Bab 24

Matahari masih terik saat Peter turun dari kudanya. Dia menarik tali kekang kuda itu menuju area perburuan. Matanya menatap awas kalau-kalau muncul musuh secara tiba-tiba. Namun nihil, hutan itu nampak sepi kala dia melewatinya.

Peter melangkah dengan pelan, Almond si kuda juga terdiam sambil melangkah. Keduanya berhenti saat mendapati siluet yang duduk di bawah pohon lebat.

Peter menyipitkan mata, menyadari siluet itu adalah Susan yang nampak seperti tengah memangku sesuatu, dia segera melepas tali Almond. Lupakan kuda, adiknya lebih berharga!

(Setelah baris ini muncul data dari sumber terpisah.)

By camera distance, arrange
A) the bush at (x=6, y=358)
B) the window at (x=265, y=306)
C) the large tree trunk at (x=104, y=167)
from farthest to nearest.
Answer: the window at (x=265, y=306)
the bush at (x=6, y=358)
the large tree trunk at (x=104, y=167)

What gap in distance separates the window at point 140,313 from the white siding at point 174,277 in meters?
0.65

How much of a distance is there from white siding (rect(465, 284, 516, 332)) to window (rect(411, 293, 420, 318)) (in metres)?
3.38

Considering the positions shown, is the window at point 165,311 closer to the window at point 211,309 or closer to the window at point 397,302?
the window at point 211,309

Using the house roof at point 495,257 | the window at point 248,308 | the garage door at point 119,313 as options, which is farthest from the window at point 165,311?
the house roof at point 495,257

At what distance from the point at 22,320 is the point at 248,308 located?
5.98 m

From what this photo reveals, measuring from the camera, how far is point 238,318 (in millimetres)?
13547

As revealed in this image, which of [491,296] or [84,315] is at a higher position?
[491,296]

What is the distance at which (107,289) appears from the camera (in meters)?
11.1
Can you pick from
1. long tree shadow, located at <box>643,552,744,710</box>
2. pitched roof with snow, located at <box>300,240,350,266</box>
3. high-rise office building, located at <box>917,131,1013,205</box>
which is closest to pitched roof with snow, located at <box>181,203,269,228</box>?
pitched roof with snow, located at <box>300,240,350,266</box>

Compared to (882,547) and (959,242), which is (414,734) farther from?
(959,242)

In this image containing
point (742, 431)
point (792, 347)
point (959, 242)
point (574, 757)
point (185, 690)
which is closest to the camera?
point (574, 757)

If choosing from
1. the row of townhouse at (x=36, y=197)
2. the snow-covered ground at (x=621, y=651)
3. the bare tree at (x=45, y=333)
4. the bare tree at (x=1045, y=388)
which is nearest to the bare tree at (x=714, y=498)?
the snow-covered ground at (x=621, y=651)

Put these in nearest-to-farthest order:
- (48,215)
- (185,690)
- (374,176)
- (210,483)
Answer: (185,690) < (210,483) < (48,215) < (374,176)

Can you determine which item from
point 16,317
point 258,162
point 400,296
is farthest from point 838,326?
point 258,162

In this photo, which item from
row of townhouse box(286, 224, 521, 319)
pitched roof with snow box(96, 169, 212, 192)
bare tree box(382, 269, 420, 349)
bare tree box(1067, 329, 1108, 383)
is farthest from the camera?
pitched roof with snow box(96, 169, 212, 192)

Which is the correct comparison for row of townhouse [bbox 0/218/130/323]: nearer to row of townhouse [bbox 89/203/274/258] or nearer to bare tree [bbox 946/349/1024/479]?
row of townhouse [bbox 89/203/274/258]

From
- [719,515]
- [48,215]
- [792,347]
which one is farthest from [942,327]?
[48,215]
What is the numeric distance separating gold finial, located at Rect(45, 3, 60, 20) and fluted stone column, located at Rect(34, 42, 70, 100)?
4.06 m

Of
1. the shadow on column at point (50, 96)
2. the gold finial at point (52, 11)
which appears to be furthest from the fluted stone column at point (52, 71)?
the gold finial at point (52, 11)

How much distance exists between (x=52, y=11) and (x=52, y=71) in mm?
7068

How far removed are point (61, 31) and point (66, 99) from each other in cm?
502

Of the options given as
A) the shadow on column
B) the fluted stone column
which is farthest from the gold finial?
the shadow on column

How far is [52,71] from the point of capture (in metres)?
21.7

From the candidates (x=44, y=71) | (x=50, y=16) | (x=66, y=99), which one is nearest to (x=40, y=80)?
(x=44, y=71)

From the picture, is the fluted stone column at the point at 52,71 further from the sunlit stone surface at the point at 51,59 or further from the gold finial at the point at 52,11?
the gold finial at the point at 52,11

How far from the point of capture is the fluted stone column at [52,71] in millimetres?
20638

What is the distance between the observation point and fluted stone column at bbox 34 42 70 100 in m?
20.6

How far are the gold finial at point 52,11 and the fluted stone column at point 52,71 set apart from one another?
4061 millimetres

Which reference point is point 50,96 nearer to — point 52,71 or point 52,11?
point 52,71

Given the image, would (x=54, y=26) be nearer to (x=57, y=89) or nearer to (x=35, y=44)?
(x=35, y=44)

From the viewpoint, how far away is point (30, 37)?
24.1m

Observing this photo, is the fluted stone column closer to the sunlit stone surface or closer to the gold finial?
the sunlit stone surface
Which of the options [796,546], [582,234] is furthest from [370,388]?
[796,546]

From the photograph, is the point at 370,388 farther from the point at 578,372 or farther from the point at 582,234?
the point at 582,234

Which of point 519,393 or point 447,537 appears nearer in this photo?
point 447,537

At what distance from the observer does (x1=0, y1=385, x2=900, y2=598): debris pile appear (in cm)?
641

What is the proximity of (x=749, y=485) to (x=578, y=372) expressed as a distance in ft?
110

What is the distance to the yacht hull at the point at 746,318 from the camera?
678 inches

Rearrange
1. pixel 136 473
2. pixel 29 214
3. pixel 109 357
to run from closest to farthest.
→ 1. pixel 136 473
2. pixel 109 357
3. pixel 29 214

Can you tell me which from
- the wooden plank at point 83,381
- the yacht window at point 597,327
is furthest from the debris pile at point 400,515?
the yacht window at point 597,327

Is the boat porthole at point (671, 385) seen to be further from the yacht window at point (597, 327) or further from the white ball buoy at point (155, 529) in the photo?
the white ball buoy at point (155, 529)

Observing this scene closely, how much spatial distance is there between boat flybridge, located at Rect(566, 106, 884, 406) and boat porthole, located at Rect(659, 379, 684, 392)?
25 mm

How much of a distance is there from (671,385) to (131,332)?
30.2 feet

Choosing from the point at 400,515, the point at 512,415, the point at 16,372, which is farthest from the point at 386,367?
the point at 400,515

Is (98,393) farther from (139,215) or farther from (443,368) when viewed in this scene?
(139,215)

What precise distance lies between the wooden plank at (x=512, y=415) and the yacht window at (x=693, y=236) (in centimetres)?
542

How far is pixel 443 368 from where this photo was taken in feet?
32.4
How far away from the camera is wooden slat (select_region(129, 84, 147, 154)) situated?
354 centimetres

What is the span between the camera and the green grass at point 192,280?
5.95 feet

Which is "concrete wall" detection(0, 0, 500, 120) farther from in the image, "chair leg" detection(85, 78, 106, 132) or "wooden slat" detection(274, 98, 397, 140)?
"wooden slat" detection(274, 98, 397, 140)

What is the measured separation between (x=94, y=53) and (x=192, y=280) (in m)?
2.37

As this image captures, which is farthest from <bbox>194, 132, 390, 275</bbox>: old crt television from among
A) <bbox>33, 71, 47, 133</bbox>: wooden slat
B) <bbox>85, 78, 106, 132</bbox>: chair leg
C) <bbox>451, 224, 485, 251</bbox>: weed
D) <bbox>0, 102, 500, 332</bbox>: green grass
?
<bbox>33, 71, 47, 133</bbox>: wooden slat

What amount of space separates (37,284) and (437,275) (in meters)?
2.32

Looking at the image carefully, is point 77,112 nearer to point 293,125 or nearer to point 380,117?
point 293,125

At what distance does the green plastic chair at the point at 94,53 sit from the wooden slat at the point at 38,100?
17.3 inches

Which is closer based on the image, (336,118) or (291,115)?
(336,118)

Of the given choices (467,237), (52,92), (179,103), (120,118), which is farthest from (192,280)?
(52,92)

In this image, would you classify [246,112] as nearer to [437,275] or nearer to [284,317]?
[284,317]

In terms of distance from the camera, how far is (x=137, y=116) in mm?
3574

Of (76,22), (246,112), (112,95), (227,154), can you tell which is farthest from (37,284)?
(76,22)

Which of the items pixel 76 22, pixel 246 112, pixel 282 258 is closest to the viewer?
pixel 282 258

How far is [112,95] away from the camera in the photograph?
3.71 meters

Lagipula Almond punya kecerdasan sendiri, jadi dia akan datang jika dipanggil.

"Susan!" Dia berseru. Meraih lengan Susan dan memeluknya erat. Sedari tadi dia khawatir akan kabar adik-adiknya. Meski tahu mereka akan melewati semuanya dengan baik, tetap saja sebagai kakak tertua dia akan senantiasa khawatir akan keadaan mereka.

Susan menepuk punggung sang kakak pelan. Dia menarik diri dan menatap wajah khawatir Peter. Senyum teduh terbit di bibirnya. Hal itu lebih dari cukup untuk menenangkan Peter.

Lelaki itu memegang pipinya dengan kedua tangan. "Kamu tidak terluka, kan?" Tanyanya khawatir.

Susan menggeleng pelan. "Aku baik-baik saja. Berkatmu yang membiarkanku pergi, aku bisa tiba disini dengan selamat."

Peter menghela napas lega. Setelah puas mengetahui Susan baik-baik saja, barulah dia menurunkan pandangan. Netranya bertemu dengan wajah pucat Edmund yang berbaring di pangkuan Susan.

"Ed!" Serunya panik. 'Tidak, jangan bilang Edmund meninggal? Itu tidak boleh terjadi!' Batinnya resah. Dia segera menepuk pipi Edmund kasar. "Ed, kau masih hidup, kan?"

Susan segera menghentikan tangannya karena panik. Pasalnya Peter menepuknya seperti menampar pipi Edmund. "Apa yang kau lakukan? Edmund baru saja membaik. Kenapa kau harus memukulnya begitu?"

Lihat saja, kini nampak bekas tangan berwarna merah di pipi putih Edmund. Kasihan kulit mulusnya.

Peter terdiam sejenak. Dia menatap Edmund dari ujung kepala hingga kaki. Ada banyak bekas darah kering, tapi mata Peter terkunci pada lengan Edmund yang tertutupi kain yang dirobek dan digunakan seperti perban. Diantara yang lain, kain itulah yang paling banyak darahnya. Seolah-olah kain itu sudah direndam dalam darah yang masih basah sebelum ditempel di tangan Edmund.

"Apa yang terjadi? Kenapa berdarah begini?" Dengan lembut tangan Peter terulur untuk mengelusnya perlahan. Alisnya mengernyit dengan penuh kekhawatiran. Netranya berhenti di tangah Susan juga yang dihiasi darah kering. "Sebenarnya apa yang sudah terjadi pada kalian?"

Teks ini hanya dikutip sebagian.